BOJ Raises Policy Rate For Second Consecutive Month Published: 17 November 2021

  • Bank of Jamaica (BOJ) increased its the policy interest rate, the rate offered to deposit-taking institutions on overnight placements with BOJ, by 50 basis points to 2.00% per annum, effective 17 November 2021. 
  • The decision by the Monetary Policy Committee (MPC) was unanimous and was based on its assessment that this action was necessary to limit the second-round effects of recent shocks, such as supply chain disruptions and adverse weather events. The rate increase is meant to guide inflation back within the target range over the next two years, following the breach of the upper limit of the 4.0% to 6.0% target range for 3 consecutive months. Consumer prices increased by 8.5% in the 12 months to October 2021, the highest since September 2014. 
  • The reduction in the level of monetary accommodation will cause market-based interest rates to rise further, which will make the returns on Jamaican dollar assets more attractive relative to foreign currency assets. It will also make saving in Jamaican dollars more attractive and borrowing in Jamaican dollars more expensive. These effects are intended to temper the demand for foreign currency and hence moderate the pace of depreciation in the exchange rate. It is also intended to generally, reduce demand in the economy and with it the ability of businesses to pass on price increases to consumers. 
  • Inflation is projected to average 5.5% to 6.5% over the next two years. Inflation will continue to breach the upper limit of the Bank’s target range over the next 10 to 12 months at higher rates than were envisaged in the previous forecast and is projected to peak in the range 8.0% to 9.0% over this period. The inflation forecast assumes, inter-alia, the continued transmission of higher international commodity and shipping prices to domestic processed food, food-related services and energy price inflation as well as a recovery in domestic demand.
  • While the higher policy rate will help to stem inflationary pressures, it could undermine the nascent economic recovery through a reduction in investments and private consumption. 
  • There could be further monetary tightening in the short term as consistent with meeting its inflation target sustainably in the medium term, the MPC agreed to consider further increases in the Bank’s policy rate (and by extension raising real interest rates, which are currently significantly negative) and to maintain or intensify the accompanying measures at subsequent policy meetings. This position is subject to changes in inflation expectations, other macroeconomic data and, consequently, the inflation outlook evolving as projected.

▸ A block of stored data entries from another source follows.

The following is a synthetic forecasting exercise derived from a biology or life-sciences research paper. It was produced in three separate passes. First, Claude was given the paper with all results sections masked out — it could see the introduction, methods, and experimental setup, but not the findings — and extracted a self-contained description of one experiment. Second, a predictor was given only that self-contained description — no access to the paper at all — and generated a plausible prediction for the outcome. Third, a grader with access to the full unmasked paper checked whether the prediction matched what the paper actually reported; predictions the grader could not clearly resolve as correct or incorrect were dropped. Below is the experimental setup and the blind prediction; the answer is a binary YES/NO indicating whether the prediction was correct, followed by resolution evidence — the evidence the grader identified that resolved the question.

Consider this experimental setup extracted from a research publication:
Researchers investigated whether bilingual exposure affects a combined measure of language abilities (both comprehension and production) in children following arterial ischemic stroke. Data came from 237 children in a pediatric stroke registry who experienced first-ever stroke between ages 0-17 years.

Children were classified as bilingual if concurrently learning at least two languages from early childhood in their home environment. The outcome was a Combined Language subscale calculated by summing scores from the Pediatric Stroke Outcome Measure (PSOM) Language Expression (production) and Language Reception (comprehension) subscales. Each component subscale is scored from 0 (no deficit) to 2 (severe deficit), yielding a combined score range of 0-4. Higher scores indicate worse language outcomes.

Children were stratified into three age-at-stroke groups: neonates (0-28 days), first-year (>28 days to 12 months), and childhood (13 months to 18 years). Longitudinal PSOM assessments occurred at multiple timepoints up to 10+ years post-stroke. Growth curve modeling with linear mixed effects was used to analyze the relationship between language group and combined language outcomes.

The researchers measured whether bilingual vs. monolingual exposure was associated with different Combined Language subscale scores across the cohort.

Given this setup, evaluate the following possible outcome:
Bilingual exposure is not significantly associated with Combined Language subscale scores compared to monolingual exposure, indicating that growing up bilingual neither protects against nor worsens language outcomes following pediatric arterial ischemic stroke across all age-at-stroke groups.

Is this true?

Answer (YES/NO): YES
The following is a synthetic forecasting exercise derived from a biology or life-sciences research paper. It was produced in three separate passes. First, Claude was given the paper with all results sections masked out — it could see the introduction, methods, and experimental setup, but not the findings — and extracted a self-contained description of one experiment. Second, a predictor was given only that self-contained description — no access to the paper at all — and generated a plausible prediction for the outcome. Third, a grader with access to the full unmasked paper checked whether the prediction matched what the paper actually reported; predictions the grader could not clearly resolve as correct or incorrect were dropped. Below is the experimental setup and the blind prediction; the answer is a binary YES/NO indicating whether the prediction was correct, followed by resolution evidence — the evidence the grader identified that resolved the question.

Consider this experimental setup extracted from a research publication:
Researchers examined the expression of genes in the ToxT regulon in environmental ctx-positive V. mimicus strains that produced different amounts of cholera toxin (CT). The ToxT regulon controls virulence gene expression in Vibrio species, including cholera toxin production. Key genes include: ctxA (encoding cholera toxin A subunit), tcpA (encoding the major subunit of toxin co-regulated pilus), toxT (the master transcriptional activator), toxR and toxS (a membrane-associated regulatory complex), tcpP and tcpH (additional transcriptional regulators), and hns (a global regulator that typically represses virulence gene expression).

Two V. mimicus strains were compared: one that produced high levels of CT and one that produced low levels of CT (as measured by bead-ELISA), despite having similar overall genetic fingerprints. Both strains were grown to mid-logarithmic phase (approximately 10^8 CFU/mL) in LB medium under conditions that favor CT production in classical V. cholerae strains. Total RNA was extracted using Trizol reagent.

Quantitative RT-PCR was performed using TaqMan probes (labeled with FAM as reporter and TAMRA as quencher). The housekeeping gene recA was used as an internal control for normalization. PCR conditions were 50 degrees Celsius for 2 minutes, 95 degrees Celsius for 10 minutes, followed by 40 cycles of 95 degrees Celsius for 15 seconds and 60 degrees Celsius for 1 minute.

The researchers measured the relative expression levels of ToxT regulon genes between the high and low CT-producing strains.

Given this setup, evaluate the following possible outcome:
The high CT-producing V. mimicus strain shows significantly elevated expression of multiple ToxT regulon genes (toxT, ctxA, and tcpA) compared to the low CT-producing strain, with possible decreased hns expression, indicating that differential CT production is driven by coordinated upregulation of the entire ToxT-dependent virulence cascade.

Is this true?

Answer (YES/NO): YES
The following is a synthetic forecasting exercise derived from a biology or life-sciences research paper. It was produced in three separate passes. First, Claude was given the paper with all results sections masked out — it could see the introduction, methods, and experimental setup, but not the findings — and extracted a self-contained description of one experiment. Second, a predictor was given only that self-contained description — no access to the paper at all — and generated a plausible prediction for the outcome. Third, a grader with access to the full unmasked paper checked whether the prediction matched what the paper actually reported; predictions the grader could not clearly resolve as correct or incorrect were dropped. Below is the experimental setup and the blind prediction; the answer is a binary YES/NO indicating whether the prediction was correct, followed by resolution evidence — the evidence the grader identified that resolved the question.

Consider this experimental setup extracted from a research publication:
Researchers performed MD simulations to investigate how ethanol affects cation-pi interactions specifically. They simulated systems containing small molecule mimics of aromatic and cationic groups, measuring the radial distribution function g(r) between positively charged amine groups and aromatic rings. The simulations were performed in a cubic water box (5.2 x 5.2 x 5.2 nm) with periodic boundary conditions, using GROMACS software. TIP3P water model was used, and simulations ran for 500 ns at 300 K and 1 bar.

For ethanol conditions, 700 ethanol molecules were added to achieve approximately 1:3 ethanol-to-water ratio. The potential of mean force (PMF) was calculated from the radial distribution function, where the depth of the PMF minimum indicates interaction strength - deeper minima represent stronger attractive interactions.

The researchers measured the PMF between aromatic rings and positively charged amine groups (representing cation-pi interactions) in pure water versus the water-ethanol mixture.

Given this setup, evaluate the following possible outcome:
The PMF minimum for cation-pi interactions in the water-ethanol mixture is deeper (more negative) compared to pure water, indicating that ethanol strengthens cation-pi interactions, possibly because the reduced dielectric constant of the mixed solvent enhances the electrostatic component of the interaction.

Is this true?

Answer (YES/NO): NO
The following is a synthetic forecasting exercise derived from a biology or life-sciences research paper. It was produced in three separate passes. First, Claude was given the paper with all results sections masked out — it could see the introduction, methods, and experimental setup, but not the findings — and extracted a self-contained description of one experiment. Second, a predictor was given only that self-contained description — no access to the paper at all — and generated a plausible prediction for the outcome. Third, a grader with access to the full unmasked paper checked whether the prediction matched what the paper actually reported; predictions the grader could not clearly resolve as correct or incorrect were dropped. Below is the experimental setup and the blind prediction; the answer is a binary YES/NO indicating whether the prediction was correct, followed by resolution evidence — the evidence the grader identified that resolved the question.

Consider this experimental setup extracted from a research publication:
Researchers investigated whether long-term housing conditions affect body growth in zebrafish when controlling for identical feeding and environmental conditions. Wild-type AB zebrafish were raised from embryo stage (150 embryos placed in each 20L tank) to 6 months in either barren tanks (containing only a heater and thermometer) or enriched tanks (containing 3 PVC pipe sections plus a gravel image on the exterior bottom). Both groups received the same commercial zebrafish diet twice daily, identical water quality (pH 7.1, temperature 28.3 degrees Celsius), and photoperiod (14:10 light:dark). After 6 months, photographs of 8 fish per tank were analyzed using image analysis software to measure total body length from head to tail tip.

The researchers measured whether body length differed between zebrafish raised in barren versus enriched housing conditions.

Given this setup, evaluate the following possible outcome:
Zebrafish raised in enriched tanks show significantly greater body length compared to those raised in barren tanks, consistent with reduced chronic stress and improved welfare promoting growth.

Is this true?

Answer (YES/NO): NO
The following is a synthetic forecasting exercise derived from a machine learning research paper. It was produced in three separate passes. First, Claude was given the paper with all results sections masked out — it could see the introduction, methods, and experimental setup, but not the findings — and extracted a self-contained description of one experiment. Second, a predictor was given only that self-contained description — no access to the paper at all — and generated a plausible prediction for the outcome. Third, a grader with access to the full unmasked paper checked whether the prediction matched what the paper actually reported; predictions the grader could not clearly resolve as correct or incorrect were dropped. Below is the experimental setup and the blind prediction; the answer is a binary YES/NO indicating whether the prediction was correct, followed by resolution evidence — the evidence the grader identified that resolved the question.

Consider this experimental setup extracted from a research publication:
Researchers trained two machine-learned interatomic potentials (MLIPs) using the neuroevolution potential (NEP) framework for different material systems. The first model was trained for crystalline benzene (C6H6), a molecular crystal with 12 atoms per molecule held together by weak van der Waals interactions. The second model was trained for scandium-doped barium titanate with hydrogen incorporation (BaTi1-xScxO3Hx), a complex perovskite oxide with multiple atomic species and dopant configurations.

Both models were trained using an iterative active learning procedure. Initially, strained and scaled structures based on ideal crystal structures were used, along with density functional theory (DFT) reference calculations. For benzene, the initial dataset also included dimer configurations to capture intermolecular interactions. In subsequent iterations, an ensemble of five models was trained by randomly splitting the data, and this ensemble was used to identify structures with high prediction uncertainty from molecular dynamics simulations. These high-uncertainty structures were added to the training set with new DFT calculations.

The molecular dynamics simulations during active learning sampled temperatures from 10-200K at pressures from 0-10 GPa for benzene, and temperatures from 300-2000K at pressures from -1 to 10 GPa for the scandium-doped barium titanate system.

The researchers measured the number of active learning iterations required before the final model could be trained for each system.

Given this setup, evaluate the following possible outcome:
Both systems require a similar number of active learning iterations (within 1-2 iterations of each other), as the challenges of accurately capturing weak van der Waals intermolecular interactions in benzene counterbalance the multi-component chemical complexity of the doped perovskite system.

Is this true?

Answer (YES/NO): NO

(Sources: BOJ & NCBCM Research)

Recovery In Tourism Will Be Fastest In EM Europe And Caribbean, Slowest In Asia Published: 17 November 2021

  • The tourism sector, one of the most severely impacted industries during the pandemic, will be a significant driver of economic recovery in 2022. 
  • Fitch Solutions expects that most Western consumers’ willingness to travel will increase in 2022, but that demand will be focused on short-haul destinations in the Caribbean and Southern Europe. This will bolster the recovery across tourism dependent countries such as Jamaica, Barbados and Bahamas in 2022. 
  • However, tight travel restrictions in China will depress visits to Asian destinations. The agency also expects that EMs like Thailand and the Philippines will experience a very slow, multi-year recovery. 

(Source: Fitch Solutions & NCBCM Research)

Higher Revenues, Spending Retrenchment to Flip St. Kitts & Nevis’ Fiscal Balance Into Surplus In 2021 Published: 17 November 2021

  • The Saint Kitts and Nevis (SKN) government will run a fiscal surplus of 1.8% of GDP in 2021 and 2.8% in 2022, from a 5.6% of GDP deficit in 2020, as rebounding economic activity drives strong revenue growth and the government limits expenditure growth. 
  • Fitch Solutions has revised its 2021 and 2022 fiscal forecasts to 1.8% and 2.8% respectively, from -3.6% and -2.4% previously as revenues have surprised to the upside in the year through June.  
  • It is anticipated that rebounding economic activity will drive revenue growth of 20.0% in 2021 and 5.0% in 2022, while reduced spending on goods, services, transfers and subsidies will support a decline in expenditure by 2.0% in 2021. However, a modest uptick in expenditures, including capital expenditure, is expected in 2022 as the government gradually increases expenditure, which was reduced to limit the challenges of the pandemic on fiscal accounts. 
  • Fitch also forecasts that total public debt will fall to 32.3% of GDP in 2025, from 42.2% at end-2020, as primary budget surpluses and GDP growth help reduce the debt burden.

(Source: Fitch Solutions)

U.S. Retail Sales Surge as Americans Kick Off Holiday Shopping, Brighten Economic Outlook Published: 17 November 2021

  • U.S. retail sales surged in October as Americans eagerly started their holiday shopping early to avoid empty shelves amid shortages of some goods because of the ongoing pandemic, giving the economy a lift at the start of the fourth quarter. 
  • The solid report from the Commerce Department on Tuesday suggested high inflation was not yet dampening spending, even as worries about the rising cost of living sent consumer sentiment tumbling to a 10-year low in early November. Rising household wealth, thanks to a strong stock market and house prices, as well as massive savings and wage gains appear to be cushioning consumers against the highest annual inflation in three decades.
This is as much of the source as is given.